The Winchester Mystery House in San Jose, California, has long been a subject of interest for those who love the Victorian style and the lure of the paranormal. The house was said to be built in a confusing fashion in order to befuddle ghosts who might wish to harm Sarah Winchester, wife of the gun magnate, William Wirt Winchester. She had been told by a psychic to do this since the many deaths her husband’s guns had caused would lead to hauntings. Sarah had plenty of money from her generous inheritance and the large share of the Winchester Repeating Arms Company she now owned. She outlived her husband and son by many decades.
The house was added on to with many things that don’t make sense. Stairways and doors lead to nowhere, and windows abound in this hodge podge mansion. It may seem confusing, but at the time it made total sense to the widow Winchester. And, she had the money to burn.
There are many gorgeous windows in the building, some in the shape of spooky spiderwebs and others in more traditional stained glass configurations.
But, there is an aspect of the building’s construction which has puzzled historians for a long time.

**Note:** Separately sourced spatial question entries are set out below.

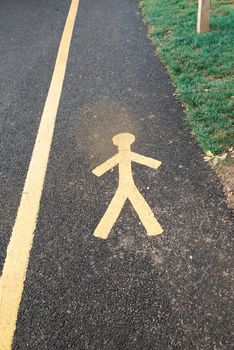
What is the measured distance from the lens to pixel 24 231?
10.6ft

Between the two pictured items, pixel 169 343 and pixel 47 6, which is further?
pixel 47 6

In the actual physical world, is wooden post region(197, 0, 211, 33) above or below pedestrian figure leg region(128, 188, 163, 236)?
above

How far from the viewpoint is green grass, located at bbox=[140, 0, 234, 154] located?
4230 mm

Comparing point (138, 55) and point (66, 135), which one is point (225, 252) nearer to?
point (66, 135)

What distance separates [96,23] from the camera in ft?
25.9

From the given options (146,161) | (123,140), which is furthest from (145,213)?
(123,140)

Folklore around the stunning Victorian home is that the windows were made by Louis Comfort Tiffany Company, in operation from 1878-1933. This was exactly the time frame in which Sarah’s home was being altered, but the style doesn’t scream Tiffany to those in the know.
Recently an envelope was found inside the walls of the house from the Pacific American Decorative Company was discovered when restorations were being done to one of the many dining rooms at the Winchester House. This company was founded by John Mallon(b. 1828 d. 1897) who had originally come West during the Gold Rush in order to strike it rich. When that didn’t happen, he turned to glass making in 1858, making his home in San Fransisco. This turned out to be quite the lucrative move, as he was later hired to create the memorial window for the Stanfords (yes, of Stanford University) as well as the windows at the Winchester House and many other high profile projects like the stained glass for the original City Hall in San Fransisco.
On the envelope is written “Warren $18” probably in Sarah Winchester’s own script – no doubt a reminder of money owed to one of the many skilled workers who made the house what it is today. The envelope is somewhat of an unusual find since staff at the house have said that they don’t usually dismantle things in order to do restorations unless absolutely necessary. They just happened to need to this time and it provides yet another small puzzle piece to the construction and design of this one-of-a-kind house.
Hidden 100 years, an envelope solves Winchester House riddle https://t.co/HdIPTi57YE pic.twitter.com/filYrJiDmD
— SFGATE (@SFGate) September 17, 2019
The house was first built in 1884 and was bought by Sarah in 1886 – at the time just a humble unfinished two-story farmhouse on the outskirts of town. She later named the property Llanada Villa, a name largely unused today. Between 1890 and 1900 Sarah built up the house to the grand proportions we see today, and construction reportedly never ceased on the building until her death in 1922.
Despite the folklore that the windows were made by Tiffany, some of which are beautiful stained glass, this rumor can now be put to rest since there is evidence linking a well-known local window maker with the house.
While it would have been great if they had been Tiffany, the styles are just too different. For one, Tiffany didn’t work in beveled glass, a feature which is present in many of the Winchester House windows.
Many of the whisperings about the “Tiffany” windows will probably linger for a while since it is a tantalizing little factoid. However, we can’t help but think that perhaps Mallon wouldn’t be so miffed that his work was mistaken for Tiffany had he known what a splash Tiffany would make in history’s pool.